Is it okay to design exclusively with aesthetics in mind? ‘Yes, of course! But you shouldn’t talk about it too much.’

We share a laugh, as we both know that if there is one thing that is prohibited at the Academy, this is it. Even though it seems the most natural thing in the world when one is born with an eye for visual expression.

Part of Dan’s research involved visits to historical museums the world over, where he carefully studied and recorded furniture from Egyptian tombs. Based on these studies, he created perfectly detailed 1:5 scale models of all the chairs known from ancient Egypt. The more than 100 models were all created in the workshop under Dan’s home.

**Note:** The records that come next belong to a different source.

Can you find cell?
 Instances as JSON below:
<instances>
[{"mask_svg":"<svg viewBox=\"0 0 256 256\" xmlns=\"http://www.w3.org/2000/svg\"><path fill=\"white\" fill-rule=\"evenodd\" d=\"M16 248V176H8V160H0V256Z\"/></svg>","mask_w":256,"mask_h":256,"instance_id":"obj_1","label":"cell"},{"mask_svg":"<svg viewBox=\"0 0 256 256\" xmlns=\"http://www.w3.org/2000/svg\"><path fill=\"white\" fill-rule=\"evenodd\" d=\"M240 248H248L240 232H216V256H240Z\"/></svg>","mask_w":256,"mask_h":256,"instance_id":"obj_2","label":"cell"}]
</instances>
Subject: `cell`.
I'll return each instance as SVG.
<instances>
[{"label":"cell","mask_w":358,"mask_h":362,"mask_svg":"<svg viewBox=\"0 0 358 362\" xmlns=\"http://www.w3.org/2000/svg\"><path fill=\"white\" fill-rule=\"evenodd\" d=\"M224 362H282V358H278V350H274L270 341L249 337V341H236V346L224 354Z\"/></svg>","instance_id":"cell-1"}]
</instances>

‘It is pure style. The Egyptian priests who were involved in developing these chairs must have been great aesthetes. They knew exactly what they were doing. Old things can certainly feel relevant. Their sense of texture or form can be so unique,’ says Dan. That his comprehensive work with the models, apart from being immortalized in the reference work First Movers, would also end up as an exhibition, in 2019, at the Egyptian Museum in Cairo, which possesses the most comprehensive collection of these exact pieces of furniture, is baffling to Dan. It seems completely out of the question that he would have his work exhibited at one of the world’s most renowned historical museums, but Dan’s body of work is full of surprises and accolades. He has been able to give back to history what it has given him. Almost a form of symbiosis. ‘At the Academy, we always believed that culture should be renewed. It isn’t all on you – you don’t stand alone in the world. We stand together.’